Document segment -
+++

The Students’ Society of McGill University (SSMU) adopted a new Accessibility Policy during the Legislative Council meeting on Jan. 28. Last updated in 2016 and having expired on Jan. 1, 2021, the new policy expands beyond its previous focus on physical disabilities to include a more comprehensive commitment to accessibility and introduces a new Accessibility Commissioner position to SSMU.

The policy’s amendments are grouped into six categories: Communication and promotions, programming and events, physical access, student groups, external and internal advocacy, and SSMU governance. This expansion is an effort to embody the “social model of disability,” which maintains that it is systemic barriers, including physical, attitudinal, social, that are the primary factors to an individual’s experience of disability, rather than one’s own individual experience. 

Vice-President (VP) University Affairs Brooklyn Frizzle explained that the policy aims to improve the resources offered by SSMU’s Communications Department to reduce existing barriers to accessibility.

“There are a lot of big operational changes with the Communications Department offering accommodations in terms of whisper translation or sign language interpreters […] which we’re supposed to be offered anyways, but there hasn’t been necessary financial allocations or pressure,” Frizzle said. 

Frizzle noted that the lack of enforcement mechanisms contained in the previous 2016 policy limited its effectiveness during the five years that the former policy was in effect. 

“The biggest problem was that it was just frankly unenforceable,” Frizzle said. “There weren’t any clear mandates for executives or governing bodies. From [2016] on, I don’t think there was a single report on accessibility […] presented to the council.”

To address these concerns, the new policy will mandate the creation of an Accessibility Commissioner who will be responsible for leading an Accessibility Committee that will convene biweekly. VP Student Life Maheen Akter will be responsible for the hiring and training of the new commissioner. 

“The Accessibility Commissioner is responsible for ensuring that mandates are followed,” Akter said. “The commissioner will  serve as a resource for SSMU and […] student groups in efforts to expand accessibility.”

The commissioner and their committee will work to engage the entire university population to ensure that all operations and communications are accessible.

“We’re now able to hire someone with expertise, […] somebody who will consult with student groups and staff in order to make sure all our operations are as accessible as possible,” Akter said.

+++

Set problem A -
Could you convert everything in the rows from the line containing "Segment out all belts." down to the end of the rows into a Markdown table with the columns No. and Line, leaving out any blank lines?

Data records -

+++

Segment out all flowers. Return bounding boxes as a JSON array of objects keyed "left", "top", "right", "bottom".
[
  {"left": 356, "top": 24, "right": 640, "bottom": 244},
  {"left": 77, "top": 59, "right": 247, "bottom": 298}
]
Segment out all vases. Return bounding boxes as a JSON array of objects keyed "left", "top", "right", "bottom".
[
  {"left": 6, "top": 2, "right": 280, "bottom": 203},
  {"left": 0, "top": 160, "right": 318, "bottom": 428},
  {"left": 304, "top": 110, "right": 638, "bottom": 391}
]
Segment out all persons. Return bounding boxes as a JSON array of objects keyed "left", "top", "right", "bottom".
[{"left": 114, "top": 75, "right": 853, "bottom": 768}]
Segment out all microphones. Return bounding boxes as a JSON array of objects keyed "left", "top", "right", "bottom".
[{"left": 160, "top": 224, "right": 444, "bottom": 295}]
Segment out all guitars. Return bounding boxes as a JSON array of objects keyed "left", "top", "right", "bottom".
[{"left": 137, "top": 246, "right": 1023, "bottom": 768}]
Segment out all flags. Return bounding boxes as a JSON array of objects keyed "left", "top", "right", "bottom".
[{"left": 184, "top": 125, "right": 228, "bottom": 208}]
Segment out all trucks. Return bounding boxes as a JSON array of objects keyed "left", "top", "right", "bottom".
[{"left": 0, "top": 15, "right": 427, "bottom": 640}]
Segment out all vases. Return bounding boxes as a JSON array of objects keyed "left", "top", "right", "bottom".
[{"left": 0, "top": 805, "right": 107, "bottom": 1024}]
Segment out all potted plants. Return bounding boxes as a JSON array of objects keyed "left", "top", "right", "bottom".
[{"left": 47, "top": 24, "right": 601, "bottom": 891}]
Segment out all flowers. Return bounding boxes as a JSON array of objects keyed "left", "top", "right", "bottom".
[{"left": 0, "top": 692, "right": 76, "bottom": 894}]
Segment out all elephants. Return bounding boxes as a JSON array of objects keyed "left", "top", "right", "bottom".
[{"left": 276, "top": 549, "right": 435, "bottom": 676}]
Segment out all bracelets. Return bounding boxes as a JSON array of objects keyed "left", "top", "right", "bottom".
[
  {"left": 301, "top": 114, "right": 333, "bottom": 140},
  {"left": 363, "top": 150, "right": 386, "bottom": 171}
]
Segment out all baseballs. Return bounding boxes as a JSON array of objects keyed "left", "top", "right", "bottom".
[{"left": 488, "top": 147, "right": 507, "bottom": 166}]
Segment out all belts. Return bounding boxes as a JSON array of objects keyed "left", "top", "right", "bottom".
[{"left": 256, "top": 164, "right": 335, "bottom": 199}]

+++

Set problem B -
Can you return, word for word, everything in the article on the SSMU Accessibility Policy from "Frizzle noted that" down to "was in effect."?

Reply A -
| No. | Line |
|---|---|
| 1 | Segment out all belts. Return bounding boxes as a JSON array of objects keyed "left", "top", "right", "bottom". |
| 2 | [{"left": 256, "top": 164, "right": 335, "bottom": 199}] |

Reply B -
Frizzle noted that the lack of enforcement mechanisms contained in the previous 2016 policy limited its effectiveness during the five years that the former policy was in effect.